Speaking of Benoit Constant Coquelin (1841-1909), a pre-eminent actor of the French theatre in the second half of the nineteenth century, American drama critic George Jean Nathan (1882-1958) said, “Coquelin is the only actor who ever lived who proved that he had a critical mind in the appraisal of acting” (1, p. 192). Coquelin may not be the only actor, but he did have a credible opinion:
“…the actor must have a double personality. He has his first self, which is the player, and his second self, which is the instrument. The first self conceives the person to be created…and the being that he sees is represented by his second self. This dual personality is the characteristic of the actor.
“Not that the double nature is the exclusive property of actors alone; it undoubtedly exists among others. For example, my friend Alphonse Daudet takes delight in distinguishing this double element in the personality of the storyteller, and even the very expressions I am now using are borrowed from him. He confesses that he also has his first self and his second self—the one a man made like other men…the other a being…” who takes “notes for the future creation of his characters” (1, p. 192).

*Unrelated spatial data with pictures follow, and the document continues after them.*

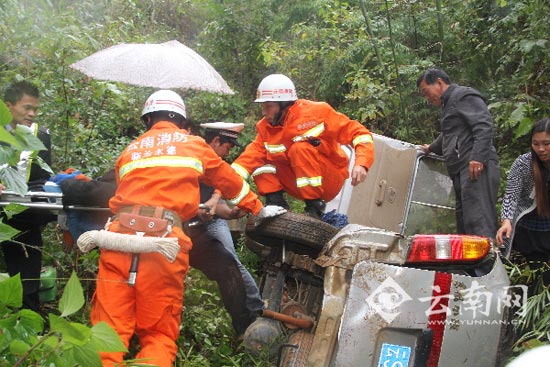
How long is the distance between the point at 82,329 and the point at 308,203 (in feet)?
9.94

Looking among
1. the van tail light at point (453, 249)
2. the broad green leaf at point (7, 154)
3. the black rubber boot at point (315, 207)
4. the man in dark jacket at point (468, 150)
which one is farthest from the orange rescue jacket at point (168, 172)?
the man in dark jacket at point (468, 150)

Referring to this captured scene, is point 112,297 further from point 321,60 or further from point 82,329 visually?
point 321,60

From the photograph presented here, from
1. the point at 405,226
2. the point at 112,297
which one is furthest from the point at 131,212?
the point at 405,226

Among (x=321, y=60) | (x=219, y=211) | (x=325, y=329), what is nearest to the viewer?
(x=325, y=329)

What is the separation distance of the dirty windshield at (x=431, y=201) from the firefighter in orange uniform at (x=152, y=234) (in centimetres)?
208

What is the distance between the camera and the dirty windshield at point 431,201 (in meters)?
5.60

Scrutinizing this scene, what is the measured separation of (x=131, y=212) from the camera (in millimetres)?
3660

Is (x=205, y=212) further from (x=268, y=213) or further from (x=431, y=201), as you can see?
(x=431, y=201)

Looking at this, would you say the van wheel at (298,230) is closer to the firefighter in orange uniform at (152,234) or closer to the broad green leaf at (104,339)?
the firefighter in orange uniform at (152,234)

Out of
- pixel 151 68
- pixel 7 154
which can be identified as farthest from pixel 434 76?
pixel 7 154

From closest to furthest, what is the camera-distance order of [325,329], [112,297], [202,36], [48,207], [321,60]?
[325,329] < [112,297] < [48,207] < [321,60] < [202,36]

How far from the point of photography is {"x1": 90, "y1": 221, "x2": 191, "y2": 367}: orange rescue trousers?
11.7 feet

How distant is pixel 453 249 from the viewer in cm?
315

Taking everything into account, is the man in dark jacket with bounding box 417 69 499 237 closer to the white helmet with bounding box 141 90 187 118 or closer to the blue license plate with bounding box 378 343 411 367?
the blue license plate with bounding box 378 343 411 367
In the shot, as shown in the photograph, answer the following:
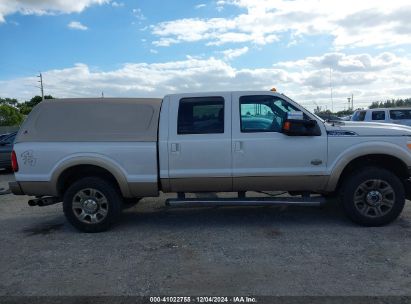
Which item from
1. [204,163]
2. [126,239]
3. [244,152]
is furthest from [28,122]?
[244,152]

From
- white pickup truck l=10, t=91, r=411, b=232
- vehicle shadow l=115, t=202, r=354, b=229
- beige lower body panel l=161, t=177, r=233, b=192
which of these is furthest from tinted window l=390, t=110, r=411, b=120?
beige lower body panel l=161, t=177, r=233, b=192

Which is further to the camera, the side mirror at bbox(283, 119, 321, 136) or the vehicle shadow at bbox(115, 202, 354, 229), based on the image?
the vehicle shadow at bbox(115, 202, 354, 229)

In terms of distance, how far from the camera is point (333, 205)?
7.48 m

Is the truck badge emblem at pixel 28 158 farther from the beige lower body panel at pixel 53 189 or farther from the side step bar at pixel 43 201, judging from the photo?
the side step bar at pixel 43 201

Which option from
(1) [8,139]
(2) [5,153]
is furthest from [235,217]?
(1) [8,139]

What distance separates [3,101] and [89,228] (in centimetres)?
10014

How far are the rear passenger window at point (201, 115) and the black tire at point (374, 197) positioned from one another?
6.67 feet

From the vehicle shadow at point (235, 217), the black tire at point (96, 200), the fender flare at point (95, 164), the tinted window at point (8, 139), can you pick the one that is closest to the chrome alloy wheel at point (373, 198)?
the vehicle shadow at point (235, 217)

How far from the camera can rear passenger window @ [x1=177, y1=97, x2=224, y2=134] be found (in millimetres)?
6133

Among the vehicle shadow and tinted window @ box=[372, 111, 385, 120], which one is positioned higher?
tinted window @ box=[372, 111, 385, 120]

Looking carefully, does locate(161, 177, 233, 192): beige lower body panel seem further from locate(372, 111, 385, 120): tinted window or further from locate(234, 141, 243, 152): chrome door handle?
locate(372, 111, 385, 120): tinted window

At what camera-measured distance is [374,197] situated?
6020 millimetres

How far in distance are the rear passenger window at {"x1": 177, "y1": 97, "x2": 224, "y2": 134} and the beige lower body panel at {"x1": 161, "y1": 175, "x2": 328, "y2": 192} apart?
2.33 feet

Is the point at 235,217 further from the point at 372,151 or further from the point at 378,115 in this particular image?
the point at 378,115
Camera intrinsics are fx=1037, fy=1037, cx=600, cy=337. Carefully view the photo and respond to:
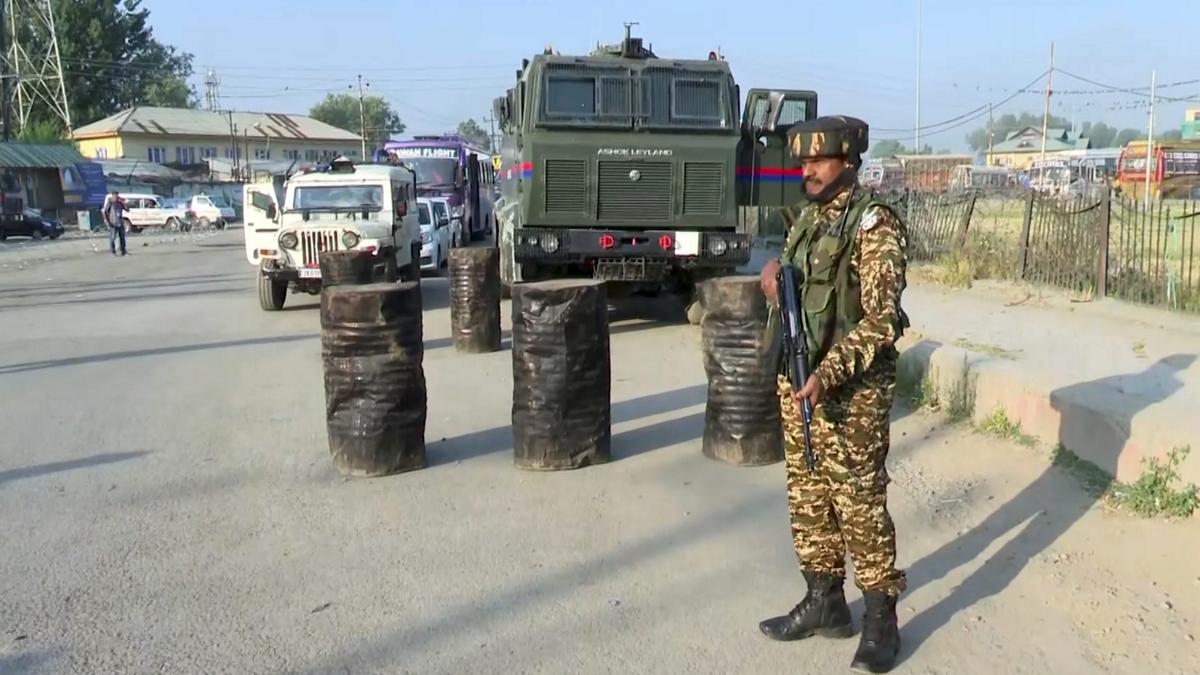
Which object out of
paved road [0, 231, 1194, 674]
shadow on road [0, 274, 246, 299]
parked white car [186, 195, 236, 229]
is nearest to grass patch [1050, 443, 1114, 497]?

I do not know enough about acting to answer the questions in the title of this post, but they are good questions.
1. Toby Cole, Helen Krich Chinoy (Editors). Actors on Acting: The Theories, Techniques, and Practices of the Great Actors of All Times As Told in Their Own Words, Revised Edition. New York, Crown Publishers, 1949/1970.
Rudyard Kipling (post 2): Multiple personality suggested by well-known fact that he was self-contradictory, a two-sided man, a man of permanent contradictions
“Kipling was not…a racist or an imperialist or a sadist or an anti-Semite or a repressed homosexual—and there is sound evidence, in his writing and in his life, to counter any such simplistic interpretations. But there is also much evidence, drawn from the same sources, to suggest that Kipling was all of the above. It is far preferable to approach this author…as a man of permanent contradictions…
“Kipling’s most successful and polished achievement in prose, Kim (1901), is also dependent on the idea of a double life…The whole action of the story hangs on dissimulation and duality…the epigraph to Chapter Eight…
Something I owe to the soil that grew—
More to the life that fed—
But most to Allah Who gave me two
Separate sides to my head.
This is drawn from a Kipling poem titled ‘The Two-Sided Man.’ As if to underline its message, Kipling added,
I would go without shirts or shoes,
Friends, tobacco or bread
Sooner than for an instant lose
Either side of my head.
“If one were to assemble a balance sheet of Kipling’s own explicit contradictions, it would necessarily include his close relationship with the Bible and the hymnal, and his caustic anti-clericalism; his staunch Anglo nationalism, and his feeling that England itself was petty and parochial; his dislike of nonwhite peoples, and his belief that they were more honest and courageous; his love-hate relationship with the Irish; his contempt, and deep admiration, for the United States; his respect for the working class, and his detestation of the labor movement; his exaltation of the empire, and his conviction that its works were vain and transient” (1).
Search “self-contradiction” for previous posts on this clue to multiple personality.
1. Christopher Hitchens. “A Man of Permanent Contradictions.” The Atlantic, June 2002 issue.